The Indian Institute of Science (IISc) was founded in 1909 as a result of the joint efforts of Jamsetji Nusserwanji Tata, the Government of India, and the Maharaja of Mysore. In 1886, Jamsetji Tata conceived of a university of science that will work for the benefit of India, and in 1898 created an endowment for establishing such an institution. The Government of India then took up the effort, and, in consultation with scientists in England and in India, decided to locate the Institute in Bengaluru, where the Maharaja of Mysore, Shri Krishnaraja Wodeyar IV, donated 372 acres of land. The Institute was formally vested in 1909, the foundation stone was laid in 1911, and the first batch of students started their studies in the same year.
Over the 105 years since its establishment, IISc has become the premier institute for advanced scientific and technological research and education in India. Beginning with 2 departments and 21 students in 1911, today IISc has 39 departments, units, or centres, 3500 students, and about 500 academic and scientific staff, supported by 600 administrative personnel. Out of this population of students, about 2200 are in various PhD programs, almost 900 are enrolled for various Masters degrees, whereas about 400 are registered in the newly established, research oriented, four-year Bachelor of Science (Research) programme, of which the first batch graduated in 2015.
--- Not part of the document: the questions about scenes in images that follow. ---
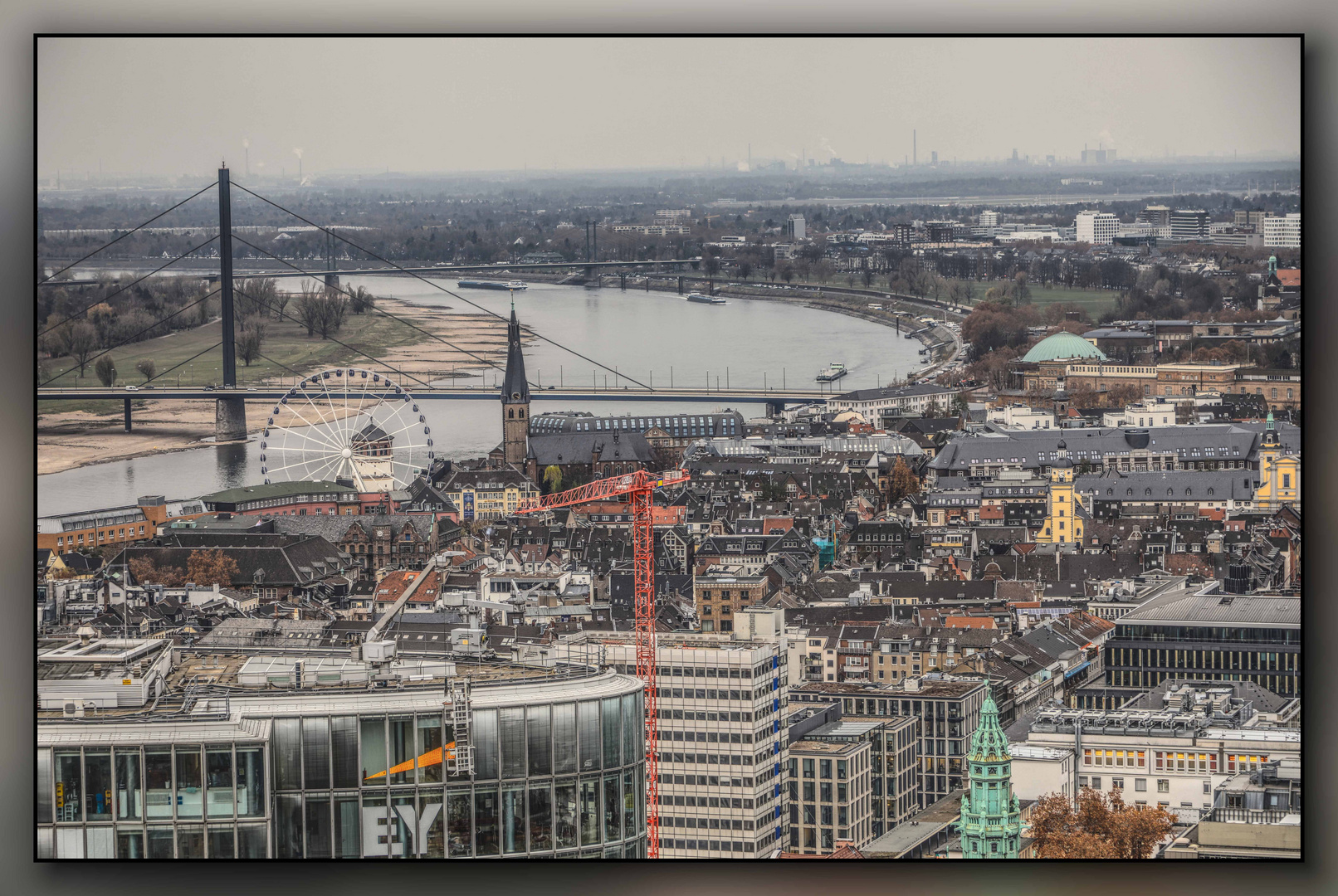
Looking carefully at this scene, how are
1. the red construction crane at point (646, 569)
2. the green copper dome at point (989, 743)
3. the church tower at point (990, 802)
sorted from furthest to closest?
1. the green copper dome at point (989, 743)
2. the church tower at point (990, 802)
3. the red construction crane at point (646, 569)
In the recent years, with new centres such as CiSTUP (The Centre of Infrastructure, Sustainable Transportation, and Urban Planning), the Divecha Centre for Climate Change, the Centre for Earth Sciences, the Centre for Neuroscience, the Centre for Excellence in Nano Science and Engineering (CeNSE), and the Robert Bosch Centre for Cyber Physical Systems (RBCCPS), the Institute has vigorously promoted interdisciplinary research. Indeed, CiSTUP, RBCCPS and a new Centre for Brain Research (funded by a large private endowment) are expected to conduct translational research in their respective areas, in order to better connect with industry and society.
With the recent construction of modern buildings, acquisition of new research facilities, and induction of a large number of new faculty members, the Institute can look forward to an era of high productivity, increasing impact, and rising prominence in the world.